## [Aim of the task]
Every line below that holds "site" must be copied.

(Saved data entries)
···
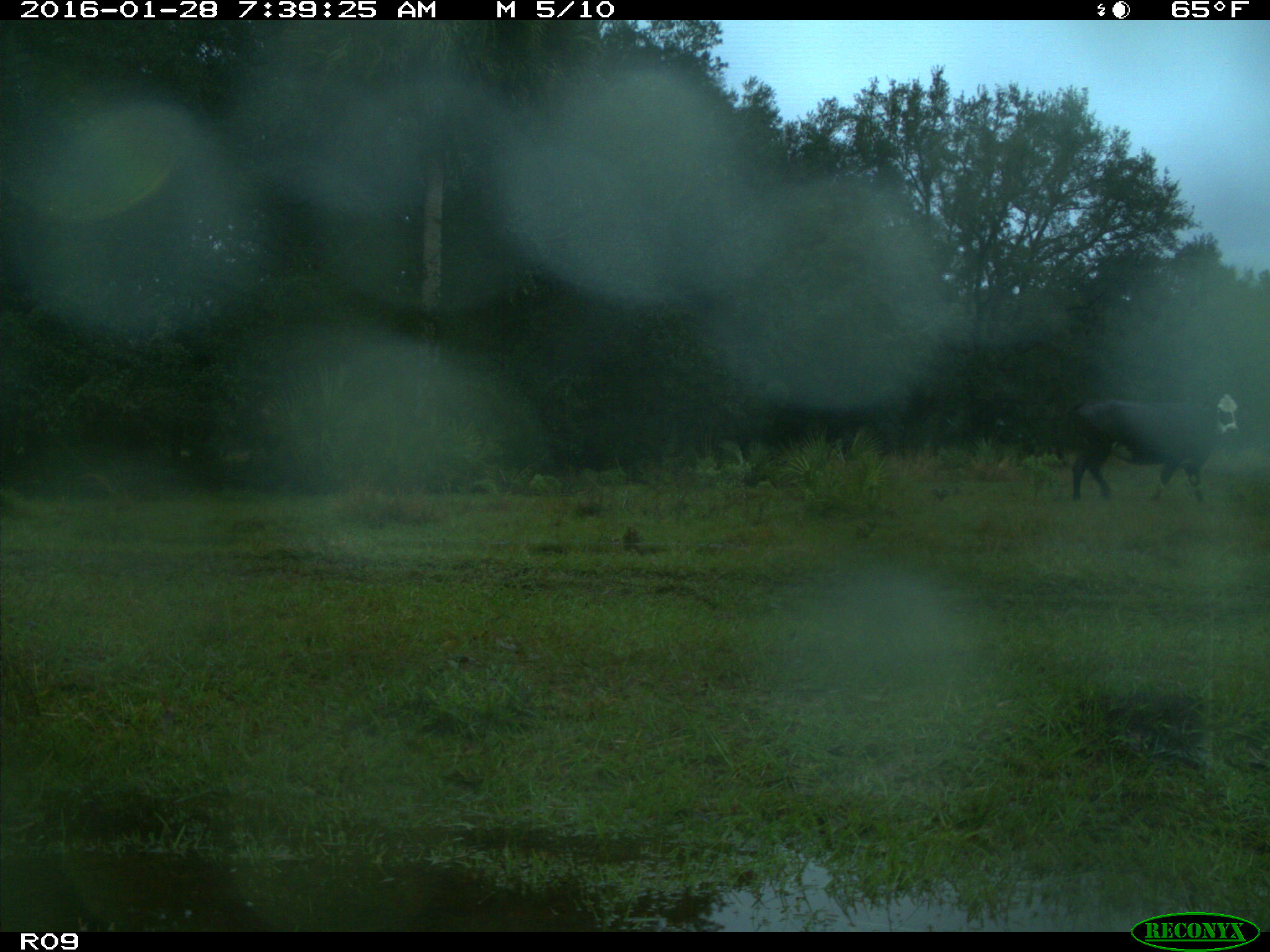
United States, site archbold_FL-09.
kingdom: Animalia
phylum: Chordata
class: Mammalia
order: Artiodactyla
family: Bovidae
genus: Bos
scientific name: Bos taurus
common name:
···
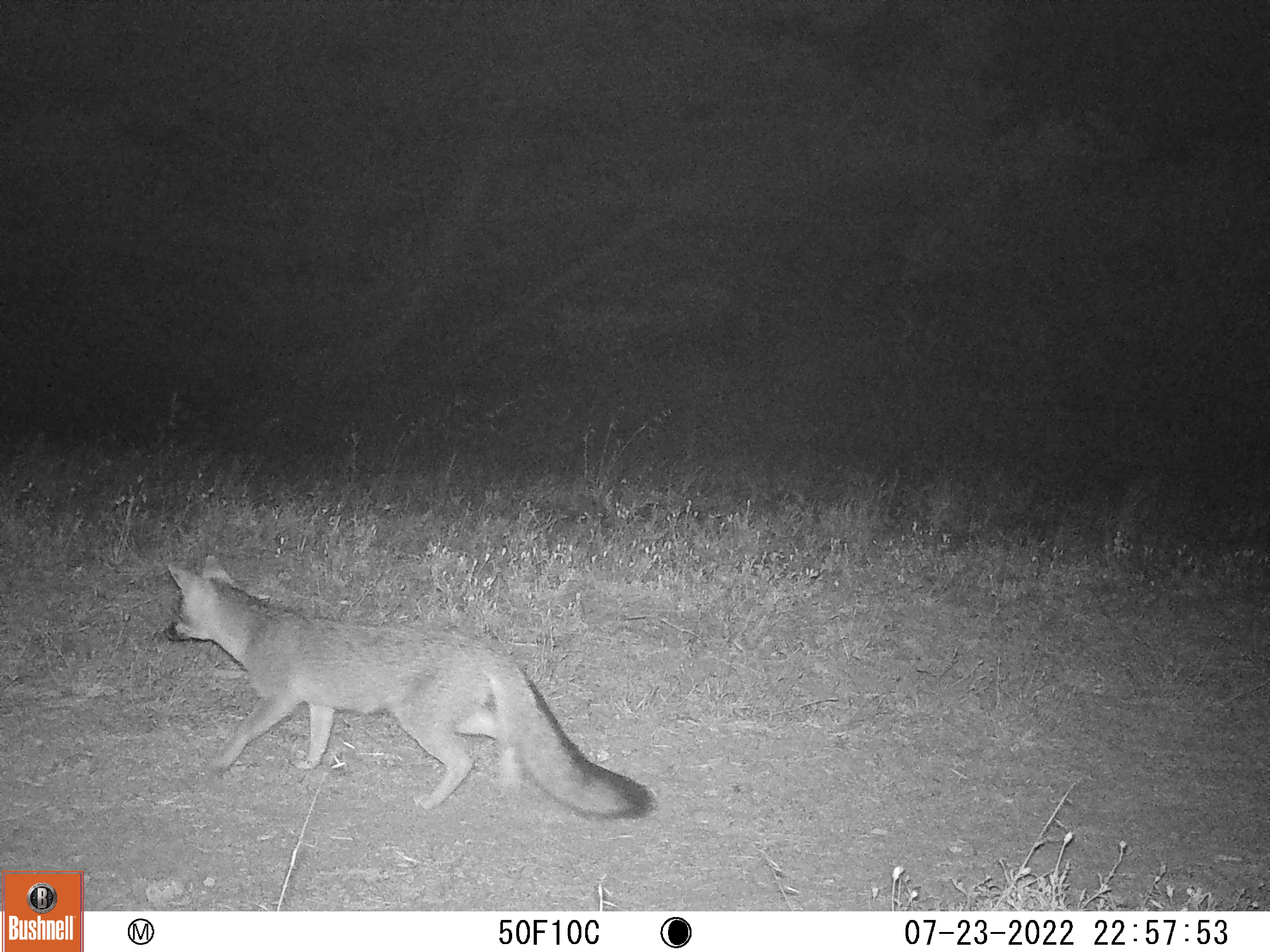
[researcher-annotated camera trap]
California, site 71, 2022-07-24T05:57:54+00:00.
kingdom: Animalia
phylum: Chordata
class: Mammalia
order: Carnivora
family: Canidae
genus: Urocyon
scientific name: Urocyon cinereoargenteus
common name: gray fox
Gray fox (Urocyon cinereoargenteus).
···
## [Task output]
United States, site archbold_FL-09.
California, site 71, 2022-07-24T05:57:54+00:00.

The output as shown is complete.